• **PROVIDED MATERIAL**:
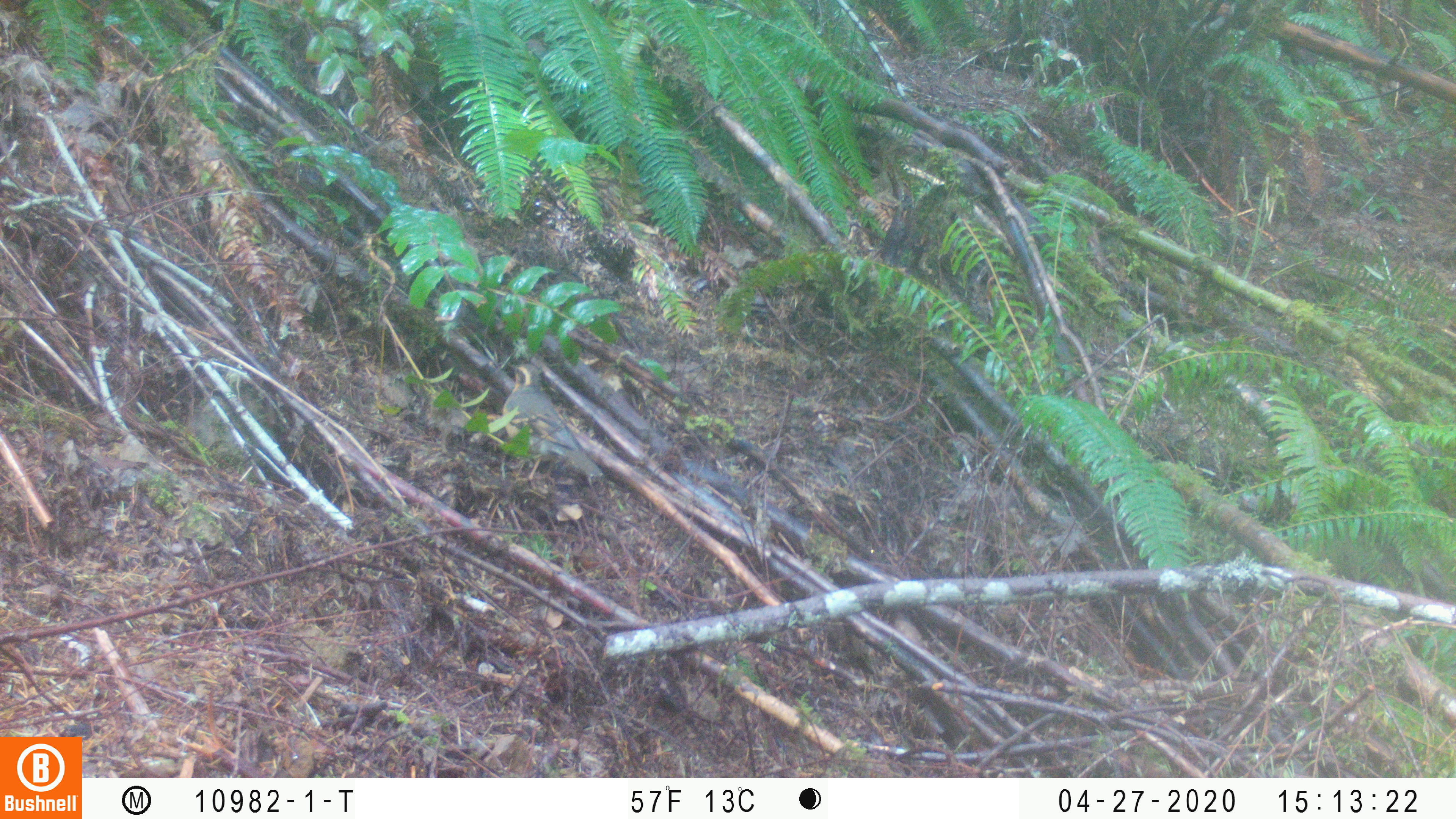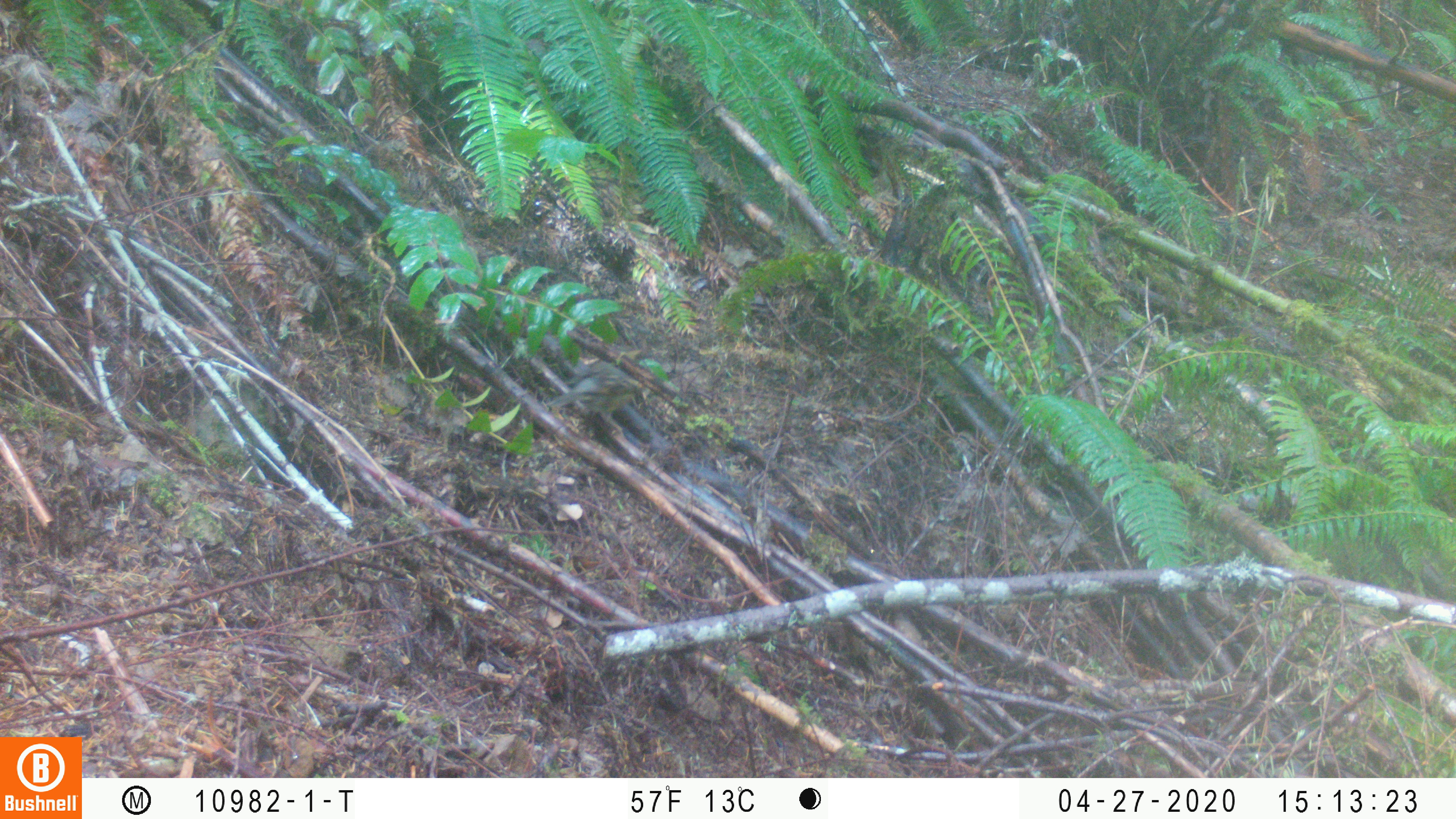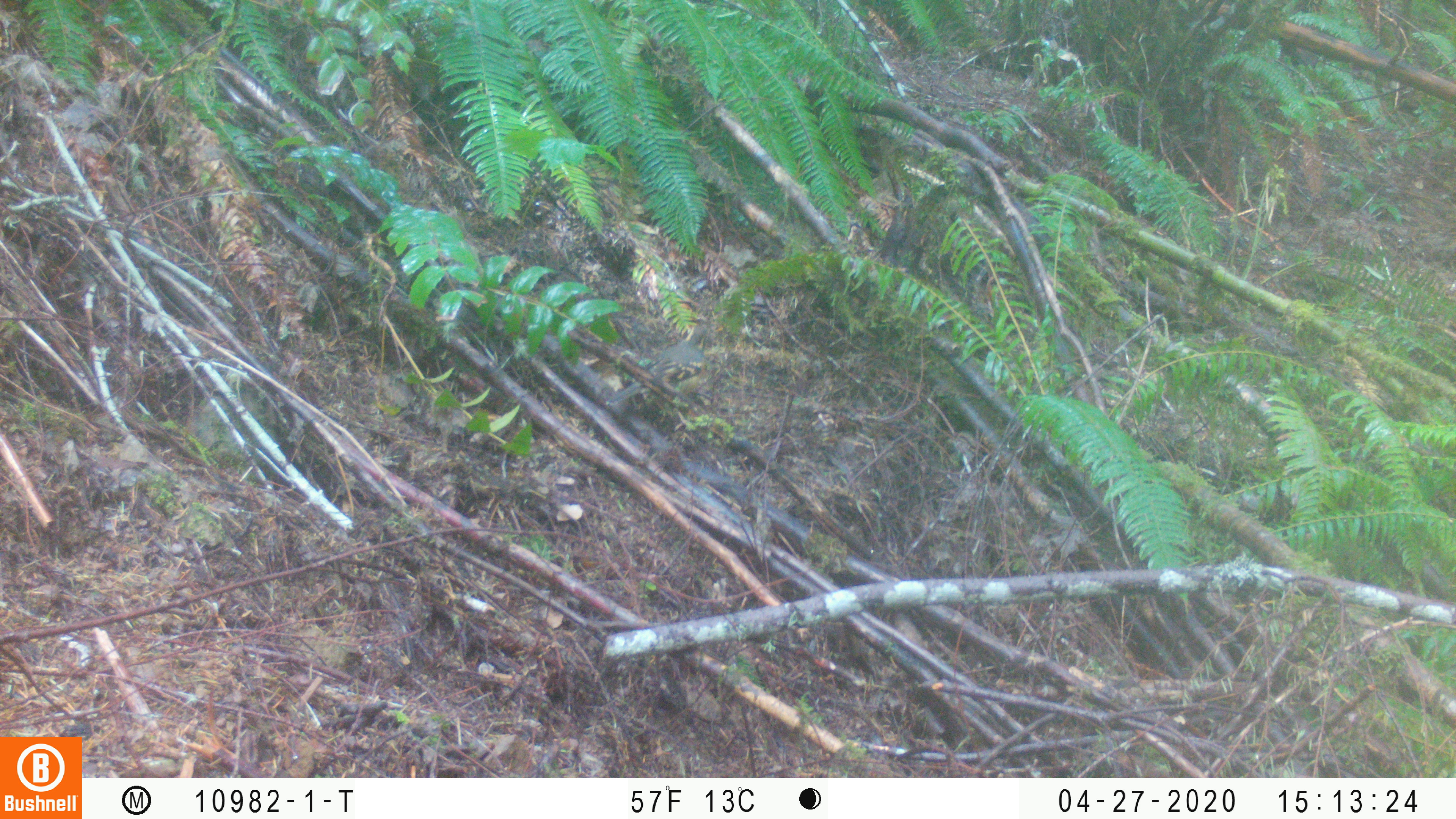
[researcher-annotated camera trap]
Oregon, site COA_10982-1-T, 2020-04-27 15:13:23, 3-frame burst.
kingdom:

• **PROBLEM TO SOLVE**:
Quote everything in the listing above exactly; pictures are the only thing to omit.

• **RESPONSE TO THIS TASK**:
[researcher-annotated camera trap]
Oregon, site COA_10982-1-T, 2020-04-27 15:13:23, 3-frame burst.
kingdom:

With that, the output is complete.